Global Warming Would be Good for U.S. Timber

by William Yeatman on November 10, 1998

in Blog

Global warming activists have been claiming for some time that a warming planet would have dire economic consequences. In particular, those industries that rely upon renewable natural resources will be hard hit once global warming reduces the availability of those resources.

In a new study published in the American Economic Review (September 1998) Brent Sohngen with the Department of Agriculture, Environmental, and Development Economics, Ohio State University, and Robert Mendelsohn with the School of Forestry and Environmental Studies, Yale University find that the U.S. timber supplies will expand due to global warming, benefiting U.S. timber markets.

Previous studies had used static models to ascertain the effects of global warming on the timber industry. Sohngen and Mendelsohn, however, argue “the adjustment pathways for both ecosystems and economic systems are critical for measuring the welfare impacts of ecosystem change.” They use a dynamic model that takes account of how ecosystems and markets adjust to large-scale ecological change.

For example, the two regions most vulnerable to dieback are the North and the Rocky Mountain regions. As warming increases dieback “the low-productivity northern forests are replaced more quickly by loblolly pines” which are more suited to a warmer climate.
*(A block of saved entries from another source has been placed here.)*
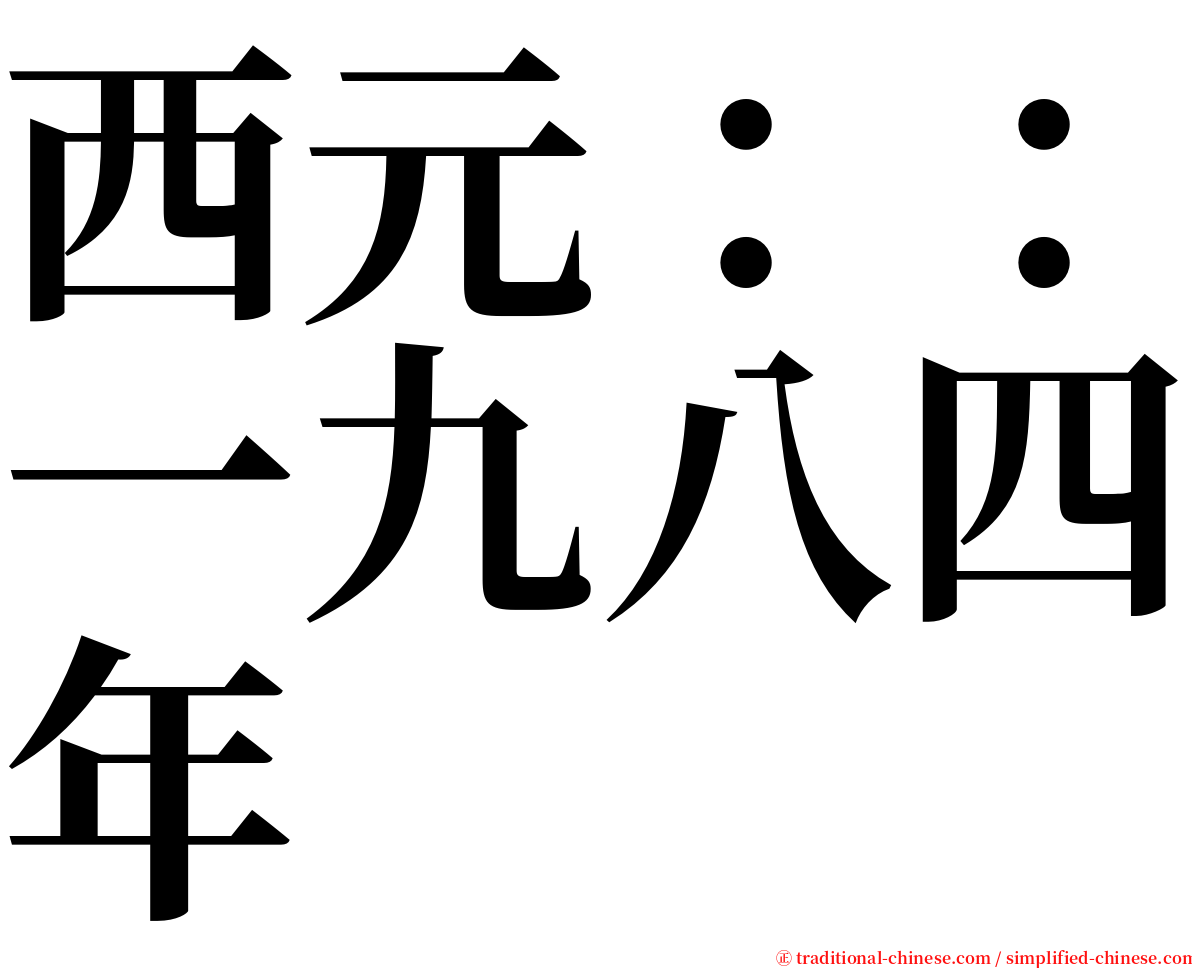 西元：：一九八四年

㊣ traditional-chinese.com / simplified-chinese.com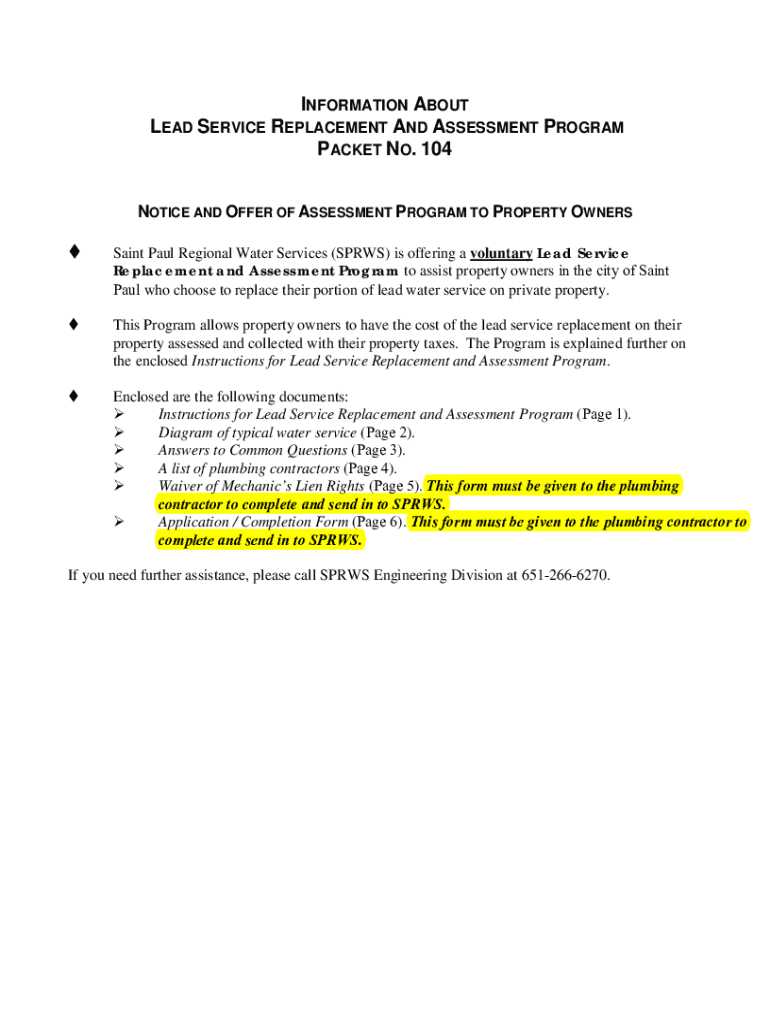 INFORMATION ABOUT
LEAD SERVICE REPLACEMENT AND ASSESSMENT PROGRAM
PACKET NO. 104

NOTICE AND OFFER OF ASSESSMENT PROGRAM TO PROPERTY OWNERS

♦ Saint Paul Regional Water Services (SPRWS) is offering a voluntary Lead Service Replacement and Assessment Program to assist property owners in the city of Saint Paul who choose to replace their portion of lead water service on private property.

♦ This Program allows property owners to have the cost of the lead service replacement on their property assessed and collected with their property taxes. The Program is explained further on the enclosed Instructions for Lead Service Replacement and Assessment Program.

♦ Enclosed are the following documents:
➢ Instructions for Lead Service Replacement and Assessment Program (Page 1).
➢ Diagram of typical water service (Page 2).
➢ Answers to Common Questions (Page 3).
➢ A list of plumbing contractors (Page 4).
➢ Waiver of Mechanic's Lien Rights (Page 5). This form must be given to the plumbing contractor to complete and send in to SPRWS.
➢ Application / Completion Form (Page 6). This form must be given to the plumbing contractor to complete and send in to SPRWS.

If you need further assistance, please call SPRWS Engineering Division at 651-266-6270.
Replacing the low-valued species with the high-valued species would be a net benefit to the timber industry.


The study attempts to measure the impacts of an effective doubling of atmospheric carbon dioxide on the timber industry. They ran 36 different combinations of ecological-climate models, all of which found positive results: “across the different model combinations, they exhibited a wide range, from $1 billion to $33 billion of benefits.” They also submitted their results to a sensitivity test to see how the results may change under different assumptions. They found that under varying assumptions there are still positive net benefits to global warming.